Через минуту она снова просунула голову в дверь Руфи:

– Так не забудь завтра утром надеть один из чепцов. Это мой подарок.

Салли не решилась выбросить такие прелестные каштановые волосы. Она тщательно завернула их в бумагу и спрятала в один из уголков своего комода.

ГЛАВА XIV
Первое воскресенье в Эклстоне

На следующее утро в половине восьмого Руфь спустилась вниз. Она чувствовала себя очень неловко в своем вдовьем чепчике. Ее гладкое бледное лицо, которого пока совсем не коснулось время, казалось еще более юным и даже детским в головном уборе, приличествующем совсем другому возрасту. Руфь сильно покраснела под удивленными взглядами мистера и мисс Бенсон, не сумевшим скрыть удивления.

– Салли сказала, что будет лучше, если я его надену, – тихо объяснила Руфь мисс Бенсон.

Та ничего не ответила, но это известие ее поразило. Оно свидетельствовало, что Салли догадывается о настоящем положении Руфи. Мисс Бенсон с особенным вниманием следила за взглядами Салли в это утро. Обхождение старой служанки с Руфью стало гораздо почтительнее, чем за день до того, но Салли заметно нравилось с особым выражением поглядывать в глаза мисс Бенсон, что ставило ту в неловкое и неопределенное положение.

Мисс Вера прошла за братом в его кабинет:

– Знаешь что, Терстан, я почти уверена, Салли нас подозревает.

Мистер Бенсон вздохнул. Ему было неприятно, что он участвует в обмане, хотя он и осознавал необходимость его.

– Почему ты так думаешь? – спросил он.

– Причин много. Она странно косилась на Руфь, словно хотела разглядеть получше обручальное кольцо у нее на руке. Или вот вчера, я говорила совершенно спокойно и естественно, выражала сожаление об участи таких молодых существ, оставшихся вдовами, а Салли вдруг выпалила: «Брошенные вдовы!» Да еще таким презрительным тоном…

– Если она догадывается, то лучше сказать ей правду. Она не успокоится, пока не узнает все, так что надо объясниться.

– Хорошо. Но послушай, брат, ты сам должен рассказать ей, я боюсь, что не сумею. Мне все равно, как поступать теперь, с тех пор как я узнала Руфь поближе. Но меня беспокоят людские сплетни.

– Но Салли – это еще не «люди».

– Да, я понимаю, что надо сказать ей. Но она начнет разглагольствовать об этом больше, чем все другие люди, вместе взятые. Поэтому я и говорю о людских сплетнях. Ну что же, позвать ее?

Дом Бенсонов был слишком скромен и старомоден, чтобы иметь звонки.
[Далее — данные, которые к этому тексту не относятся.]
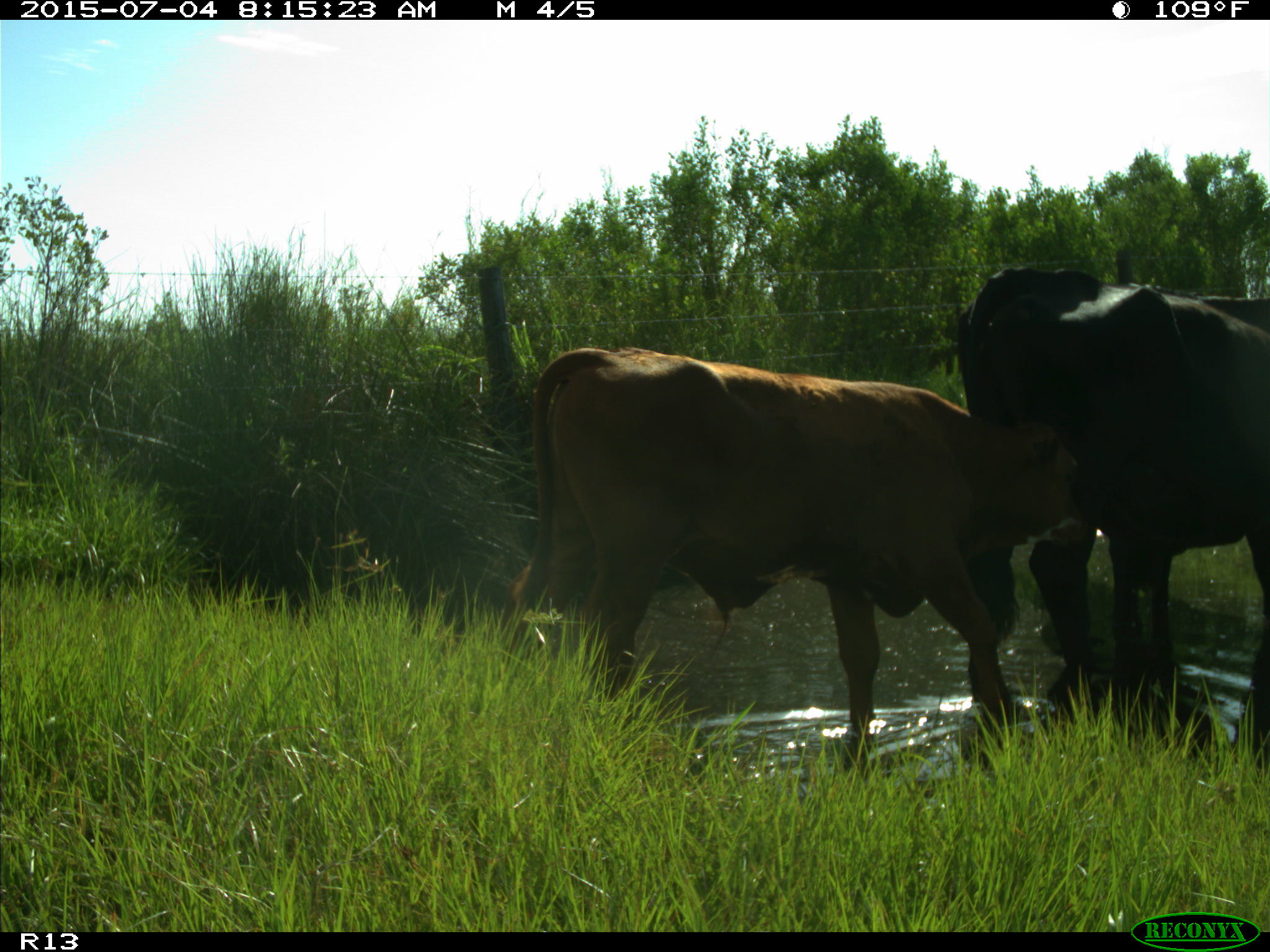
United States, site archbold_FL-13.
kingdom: Animalia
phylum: Chordata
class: Mammalia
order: Artiodactyla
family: Bovidae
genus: Bos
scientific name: Bos taurus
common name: domestic cow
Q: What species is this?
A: Bos taurus (domestic cow).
Салли явилась, явно уже понимая, о чем с ней хотят поговорить, но решив не помогать Бенсонам раскрывать ей эту неприятную тайну: пусть все объяснят сами. Когда хозяева делали паузу, полагая, что Салли понимает намек, та упорно сохраняла глупое выражение лица и повторяла свое: «Ну?» – словно не понимая сути дела. Когда же все было высказано до конца, она чистосердечно ответила:

– Значит, все так и есть, как я думала. Можете мне сказать спасибо, что у меня хватило ума нарядить ее во вдовий чепчик и обрезать ее косы. Такие волосы приличны невесте, а не такой, как она. Надо сказать, стрижку она перенесла достойно. Была кротка как овечка, а стригла я ее поначалу немилосердно. Но вот что я вам все-таки скажу. Если бы я знала, кого вы привели в дом, я бы собрала вещи и ушла отсюда прежде, чем в него войдет такая. Ну, да что говорить. Теперь дело сделано. Придется остаться и помочь вам с этим делом. Но надеюсь, я лица не потеряю. Я ведь не кто-нибудь там! Я дочь псаломщика!
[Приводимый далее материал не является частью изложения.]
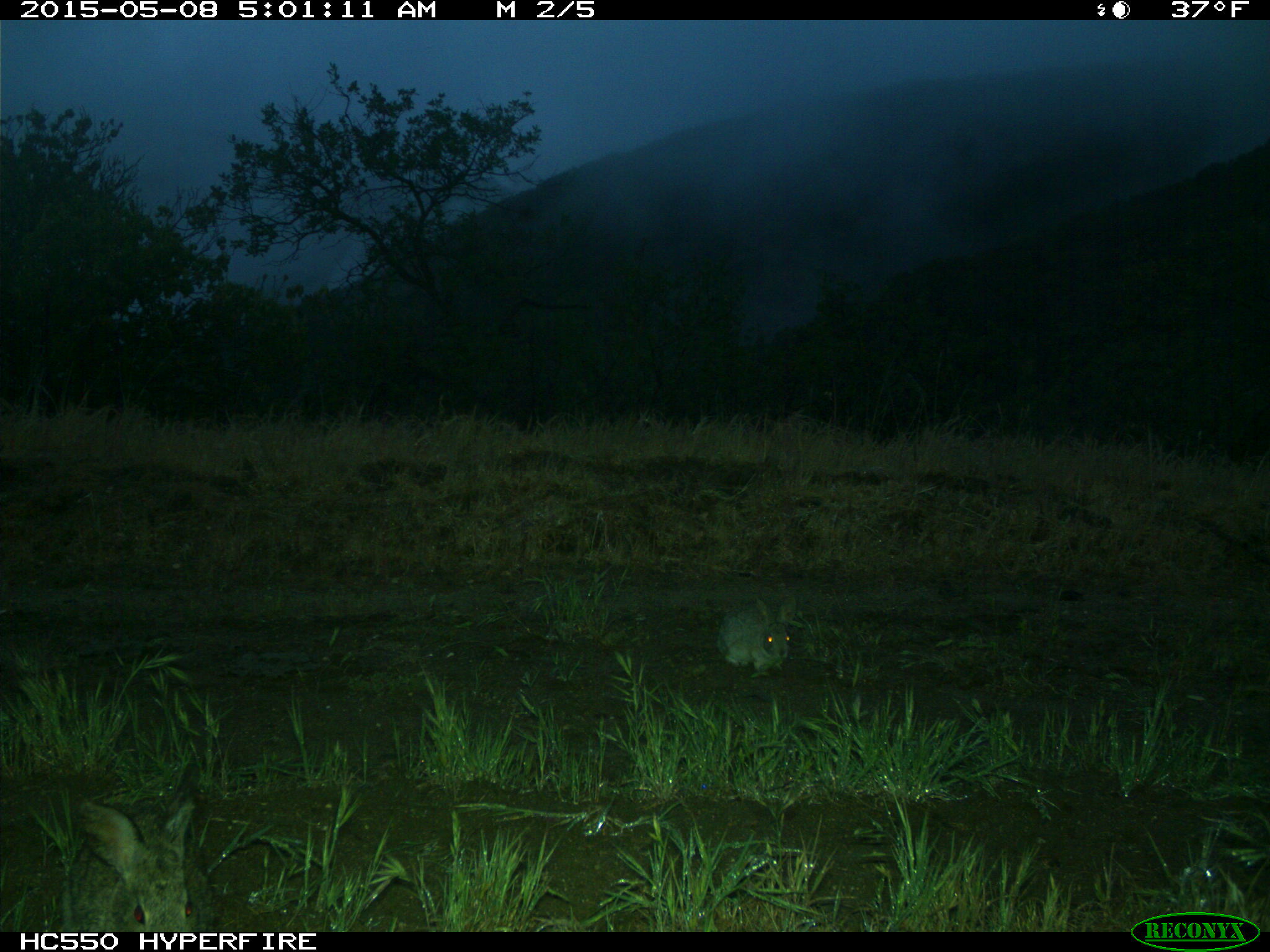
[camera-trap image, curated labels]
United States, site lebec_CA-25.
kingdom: Animalia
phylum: Chordata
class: Mammalia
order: Lagomorpha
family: Leporidae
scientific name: Leporidae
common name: rabbits and hares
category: unidentified rabbit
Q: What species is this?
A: Unidentified rabbit (rabbits and hares) (Leporidae).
– О Салли, у нас все хорошо тебя знают и не могут подумать о тебе дурно, – сказала мисс Бенсон, очень довольная, что проблема решилась так быстро.
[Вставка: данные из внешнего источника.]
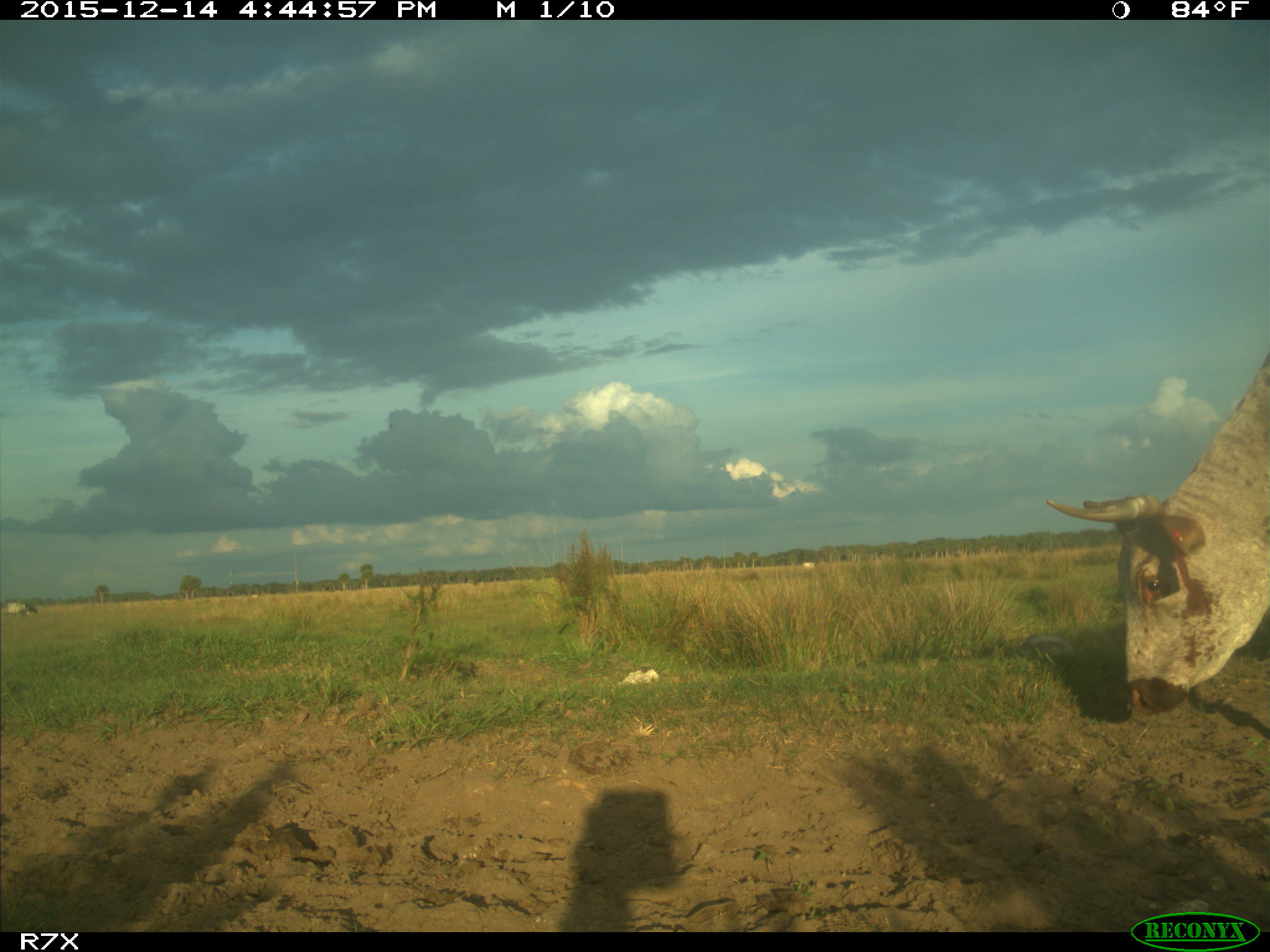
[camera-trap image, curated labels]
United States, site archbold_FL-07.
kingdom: Animalia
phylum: Chordata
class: Mammalia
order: Artiodactyla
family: Bovidae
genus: Bos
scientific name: Bos taurus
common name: domestic cow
По правде говоря, Салли была побеждена не Бенсонами, а кротостью и покорностью Руфи во время вчерашней стрижки.

– Я останусь с вами, мастер Терстан. За вами нужен глаз да глаз. Вечно вы подберете на улице кого-нибудь, а потом начинаются сплетни. Помните, как эта Нелли Брэндон подбросила своего сыночка к нашей двери? Если бы не я, то воспитывать нам ребенка этой ирландской бродяжки всю жизнь. Но я пошла к попечителю, который приставлен к беднякам, все рассказала, и мать ребенка нашли.

– Да, помню, – печально отозвался мистер Бенсон. – И я теперь часто, когда не спится, думаю, что случилось с бедным малышом. Его отдали матери, которая пыталась от него избавиться. И я думаю, правильно ли мы поступили? Но теперь бесполезно об этом размышлять.

– И слава Богу, что отдали, – отрезала Салли. – Ну что, раз вы уже наговорились, пойду стелить постели. А насчет тайны этой девушки не беспокойтесь, не выдам.

Сказав это, Салли вышла из комнаты, и за ней последовала мисс Бенсон.

Они увидели, что Руфь занята мытьем посуды после завтрака; делала это она так аккуратно, что ни Салли, ни мисс Бенсон, обе довольно требовательные по части хозяйства, не нашли никакого повода для недовольства. Руфь, казалось, чувствовала, когда ее помощь может стать помехой, и покинула кухню как раз вовремя.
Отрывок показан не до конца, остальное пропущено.